**Okunacak metin**

====

Hitler'e Suikast Teşebbüsü (1944)

Makale

Mark Cartwright
tarafından yazıldı, Batuhan Aksu tarafından çevrildi
06 Aralık 2024 tarihinde yayınlandı 06 Aralık 2024
Diğer dillerde mevcut: İngilizce, Fransızca
Bu makaleyi sesli dinle
X
Makaleyi Yazdır

Bir grup Alman general, 20 Temmuz 1944'te Nazi Almanyası lideri Adolf Hitler'i (1889-1945) bir bomba kullanarak öldürmeye çalıştı ancak başarısız oldu. Komplocular, Hitler'in İkinci Dünya Savaşı'ndaki (1939-45) ve umumiyetle Nazizm'deki tutumuna karşıydı ve Almanya'yı yıkımdan kurtarma şansı hala varken şerefli bir teslimiyet istiyorlardı.

Hitler, Claus von Stauffenberg'in (1907-1944) bıraktığı bombadan yaralandı lakin komployla uzaktan yakından alakası olan herkese karşı acımasızca misillemelerde bulunmak için hayatta kaldı. Nazi gizli polisi Gestapo tarafından Schwarze Kapelle ('Kara Orkestra') olarak adlandırılan komplocular arasında, Hitler'in ölümünün ardından bir darbe tertiplemeyi uman kıdemli generaller, diplomatlar ve aristokratlar vardı. Komplocular avlanırken binlercesi işkence gördü ve vahşice idam edildi.

Hitler & Stauffenberg at the Wolf's Lair
Hitler ve Stauffenberg Kurt İni'nde
Bundesarchiv, Bild 146-1984-079-02 (CC BY-SA)

Savaş Lideri Hitler

Adolf Hitler, Nazi Almanyası'nın mutlak diktatörü ve bütün Almanya silahlı kuvvetlerinin başkumandanıydı. Ayrıca, bütün silahlı kuvvetler personeli Hitler'e şahsen bağlılık yemini etmeye mecburdu. Almanya, II. Dünya Savaşı'na 1940'ta Fransa'nın Düşüşü de dahil olmak üzere bir dizi zaferle başlamıştı, lakin 1942'den itibaren Müttefikler üstünlük sağlamaya başladı. Bir savaş lideri olarak Hitler, kararlarının stratejik neticelerini takdir edemediğini ispatladı. SSCB'ye taarruz demek olan Barbarossa Harekatı birçok sebepten ötürü başarısızlıkla neticelendi, ama Hitler'in Moskova'ya ilerlemeyi durdurma kararı ve Stalingrad Muharebesi'nde ordunun ölümüne savaşması konusunda ısrar etmesi gibi generallerini geçersiz kılma hususundaki ısrarı yardımcı olmadı. Mütehassıslarına güvenmeyen Hitler, generallerinin çok kötümser olduğuna inanıyordu ve bu yüzden kendisini sahadaki Alman ordularının Feldherr​​​​​​'i veya kumandanı yaptı. Kuzey Afrika Harekatı, İkinci El Alamein Muharebesi'ndeki (Ekim-Kasım 1942) mağlubiyetin ardından 1942'de ciddi şekilde kötüleşti. Buna rağmen Hitler, generalleri keyfine göre vazifeden alarak askeri müdahalesine devam etti. Stratejik olarak beceriksiz olmasa bile, vazifelendirmeyi reddederek kendisine verdiği iş hacmi, Hitler'in kararlarının herhangi bir askeri vaziyetin detaylı analizine dayanmadığı anlamına geliyordu.

====

**Yönerge 1**
Metnin "Mark Cartwright" ifadesinden "bir teslimiyet istiyorlardı." ifadesine kadar olan kısmını, bu son ifade de dahil olmak üzere, "bomba" yerine "patlayıcı" koyarak güncelleyin ve yeniden yazın.
Metin ile kayıtlar birbirinden bağımsız iki ayrı malzemedir.

====

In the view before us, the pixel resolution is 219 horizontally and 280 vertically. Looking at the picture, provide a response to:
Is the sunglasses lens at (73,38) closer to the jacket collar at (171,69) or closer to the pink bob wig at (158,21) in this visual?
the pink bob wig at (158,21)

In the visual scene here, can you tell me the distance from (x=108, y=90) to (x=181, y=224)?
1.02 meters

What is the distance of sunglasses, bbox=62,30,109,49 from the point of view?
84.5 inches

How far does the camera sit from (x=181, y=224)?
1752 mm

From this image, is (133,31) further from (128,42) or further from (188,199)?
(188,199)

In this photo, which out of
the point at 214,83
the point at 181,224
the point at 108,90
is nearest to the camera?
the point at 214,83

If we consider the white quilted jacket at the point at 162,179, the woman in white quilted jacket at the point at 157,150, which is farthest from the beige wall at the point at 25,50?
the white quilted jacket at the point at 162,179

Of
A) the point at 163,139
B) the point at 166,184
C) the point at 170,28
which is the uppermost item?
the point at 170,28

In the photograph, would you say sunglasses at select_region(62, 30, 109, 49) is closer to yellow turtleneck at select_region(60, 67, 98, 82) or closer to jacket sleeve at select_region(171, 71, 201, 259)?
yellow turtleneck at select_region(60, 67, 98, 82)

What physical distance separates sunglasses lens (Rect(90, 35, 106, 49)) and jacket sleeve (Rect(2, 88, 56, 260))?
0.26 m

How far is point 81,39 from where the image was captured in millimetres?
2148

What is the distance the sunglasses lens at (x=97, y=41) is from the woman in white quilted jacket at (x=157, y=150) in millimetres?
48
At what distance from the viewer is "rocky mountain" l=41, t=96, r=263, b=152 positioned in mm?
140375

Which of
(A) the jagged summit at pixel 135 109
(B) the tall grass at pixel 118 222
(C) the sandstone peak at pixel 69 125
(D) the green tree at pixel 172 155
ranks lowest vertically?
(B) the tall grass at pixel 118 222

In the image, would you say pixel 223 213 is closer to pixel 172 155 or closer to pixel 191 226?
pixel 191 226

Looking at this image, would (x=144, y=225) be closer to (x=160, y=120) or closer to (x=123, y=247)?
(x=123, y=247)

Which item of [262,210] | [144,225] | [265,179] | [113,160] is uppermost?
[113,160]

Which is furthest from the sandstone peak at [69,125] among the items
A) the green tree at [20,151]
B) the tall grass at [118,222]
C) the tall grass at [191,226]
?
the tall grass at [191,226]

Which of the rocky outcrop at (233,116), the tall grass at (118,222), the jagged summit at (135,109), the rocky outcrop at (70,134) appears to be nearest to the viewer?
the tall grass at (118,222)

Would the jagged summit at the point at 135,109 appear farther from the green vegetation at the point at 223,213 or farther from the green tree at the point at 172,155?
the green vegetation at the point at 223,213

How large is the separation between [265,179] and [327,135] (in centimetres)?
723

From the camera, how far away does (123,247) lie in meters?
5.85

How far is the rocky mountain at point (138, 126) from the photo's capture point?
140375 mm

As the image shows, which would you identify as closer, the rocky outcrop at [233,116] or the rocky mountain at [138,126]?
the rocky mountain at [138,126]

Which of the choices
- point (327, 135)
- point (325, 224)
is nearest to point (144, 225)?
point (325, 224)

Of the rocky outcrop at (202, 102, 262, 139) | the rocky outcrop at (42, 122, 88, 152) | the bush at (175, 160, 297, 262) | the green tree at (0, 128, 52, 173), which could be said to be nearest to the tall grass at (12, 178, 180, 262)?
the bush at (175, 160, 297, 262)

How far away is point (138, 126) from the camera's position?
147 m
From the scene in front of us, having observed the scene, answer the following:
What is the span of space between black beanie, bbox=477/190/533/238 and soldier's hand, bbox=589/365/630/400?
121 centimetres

====

**Yönerge 2**
Kayıtlarda "From the scene" ifadesini içeren satırdan kayıtların sonuna kadar uzanan satırları numaralı liste halinde düzenleyin. İki uçtaki satırlar da buna dahildir, boş satırları ise listeye almayın.

**Tam yanıt 1**
Mark Cartwright
tarafından yazıldı, Batuhan Aksu tarafından çevrildi
06 Aralık 2024 tarihinde yayınlandı 06 Aralık 2024
Diğer dillerde mevcut: İngilizce, Fransızca
Bu makaleyi sesli dinle
X
Makaleyi Yazdır

Bir grup Alman general, 20 Temmuz 1944'te Nazi Almanyası lideri Adolf Hitler'i (1889-1945) bir patlayıcı kullanarak öldürmeye çalıştı ancak başarısız oldu. Komplocular, Hitler'in İkinci Dünya Savaşı'ndaki (1939-45) ve umumiyetle Nazizm'deki tutumuna karşıydı ve Almanya'yı yıkımdan kurtarma şansı hala varken şerefli bir teslimiyet istiyorlardı.

**Tam yanıt 2**
1. From the scene in front of us, having observed the scene, answer the following:
2. What is the span of space between black beanie, bbox=477/190/533/238 and soldier's hand, bbox=589/365/630/400?
3. 121 centimetres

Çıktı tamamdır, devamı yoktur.